The World Council on Intercultural and Global Competence is honored to have the following experts as ICC Advisors on the World Council. Advisors are invited to join the World Council given their groundbreaking and dedicated work on intercultural and global competence development. As ICC Advisors, these experts are available to provide guidance to the World Council’s working groups, as well as overall guidance to World Council on projects, endeavors, and initiatives related to intercultural and global competence. They also participate in virtual discussions in the World Council community and contribute to resources, including the Intercultural Connector newsletter.
Carolyn Calloway-Thomas, PhD is past president of the World Communication Association. She received her doctoral degree in communication from Indiana University Bloomington, where she is currently professor and director of Graduate studies in the Department of African American and African Diaspora Studies. Her areas of specialization are intercultural communication, empathy and conflict, transforming divided communities, pedagogy of empathy, communication in black America, and civic engagement.
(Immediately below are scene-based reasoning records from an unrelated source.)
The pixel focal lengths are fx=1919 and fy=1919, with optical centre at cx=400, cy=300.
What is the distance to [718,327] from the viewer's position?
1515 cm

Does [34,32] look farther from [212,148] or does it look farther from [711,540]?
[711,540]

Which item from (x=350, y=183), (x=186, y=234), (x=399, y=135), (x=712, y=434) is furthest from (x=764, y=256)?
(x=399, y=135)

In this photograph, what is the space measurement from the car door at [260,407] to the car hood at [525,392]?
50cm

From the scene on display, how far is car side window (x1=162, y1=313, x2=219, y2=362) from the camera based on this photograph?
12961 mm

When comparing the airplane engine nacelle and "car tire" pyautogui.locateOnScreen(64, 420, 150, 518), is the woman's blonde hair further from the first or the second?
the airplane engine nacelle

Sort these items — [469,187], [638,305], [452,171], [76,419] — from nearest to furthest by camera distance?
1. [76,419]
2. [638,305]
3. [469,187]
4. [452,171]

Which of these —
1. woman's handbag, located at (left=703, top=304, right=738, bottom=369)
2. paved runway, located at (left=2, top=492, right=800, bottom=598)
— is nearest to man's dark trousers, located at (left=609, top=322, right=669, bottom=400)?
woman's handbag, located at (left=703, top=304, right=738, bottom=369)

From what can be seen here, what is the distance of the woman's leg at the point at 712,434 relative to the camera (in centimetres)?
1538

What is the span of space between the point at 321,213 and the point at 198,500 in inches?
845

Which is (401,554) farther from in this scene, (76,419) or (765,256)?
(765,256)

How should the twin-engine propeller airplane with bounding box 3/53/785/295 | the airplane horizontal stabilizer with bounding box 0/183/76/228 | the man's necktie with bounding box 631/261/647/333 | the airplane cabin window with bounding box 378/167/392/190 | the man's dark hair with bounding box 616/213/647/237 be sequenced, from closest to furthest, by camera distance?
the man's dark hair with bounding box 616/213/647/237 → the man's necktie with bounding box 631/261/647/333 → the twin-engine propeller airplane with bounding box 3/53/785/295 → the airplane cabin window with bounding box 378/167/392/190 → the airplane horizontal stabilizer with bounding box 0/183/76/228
She is author of Empathy in the Global World: An Intercultural Perspective, coauthor of Intercultural Communication Roots and Routes and Intercultural Communication: A Text with Readings, and coeditor of Dr. Martin Luther King Jr. and the Sermonic Power of Public Discourse. Her coauthored book, Intercultural Communication between Chinese and North Americans, is forthcoming in 2023. She is a member of the Central States Communication Association’s Hall of Fame, and has given hundreds of talks on intercultural communication, empathy, diversity, and intercultural competence both nationally and internationally. Her many awards include a Fulbright Fellowship, a Carnegie Scholarship, and the National Communication Association’s Samuel L. Becker Distinguished Service Award.
Peter Nwosu, PhD (the “N” is silent), American Council on Education (ACE) Fellow and Fulbright Scholar, started his tenure in 2019 as Provost and Senior Vice President for Academic Affairs and Student Success at the Herbert H. Lehman College, a Hispanic and Minority Serving Institution and a senior college of the 25-member colleges of the City University of New York (CUNY), the nation’s largest urban public university system. Prior to this role, he served as Provost and Vice President for Academic Affairs at Clark Atlanta University (CAU), Atlanta, Georgia, a private Historically Black College and University, and Associate Vice President for Academic Programs and Accreditation Liaison Officer at California State University, Fullerton, a Hispanic Serving Institution. A passionate advocate for access to high quality education for our nation’s increasingly diverse student body, and a systems thinker and strategic planner with a strong belief in the power of collaboration and shared governance, he has led strategic initiatives to foster institutional effectiveness, advance student success outcomes, and enhance these institutions’ national reputation and visibility as engines of upward mobility and community engagement.
Dr. Nwosu began his career at California State University, Sacramento, one of the 23 campuses of the California State University System, rising through the ranks to become tenured full Professor of Communication Studies. A nationally recognized teacher-scholar of intercultural and international communication, Dr. Nwosu has served as journal editor, presented at regional, national, and international conferences, and authored/co-authored more than 90 scholarly writings, including three books, refereed journal papers, book chapters, and training manuals. A graduate of the Harvard Institutes for Higher Education, he earned his Ph.D. in Communication Studies from Howard University in Washington, D.C.
Dr. Nwosu serves as Principal Investigator, CUNY-NYC-Louis Stokes Alliance for Minority Participation in STEM involving 12 CUNY colleges and funded by the National Science Foundation as well as co-director of the CUNY Leadership Institute funded by the Mellon Foundation. He also chairs the board of directors of the CUNY Mexican Studies Institute and the CUNY Institute for Health Equity. In addition, he serves as vice chair of the board of directors of the Washington, D.C.-based Institute for Higher Education Policy (IHEP), a nonprofit research and advocacy organization committed to promoting access and success in higher education for all students, and sits on the advisory boards of the American Association of State Colleges and Universities’ Committee on Academic Innovation and Transformation, the national Association of Chief Academic Officers (ACAO), and the Sacramento-based California Urban Partnership (CUP). He was formerly member of the board of directors of the American Council on Education (ACE) Fellows Program, chaired the Western States Communication Association Intercultural Communication Interest Group, and served as secretary of the International and Intercultural Communication Division of the National Communication Association. His work has taken him to more than 40 U.S. states and 30 countries.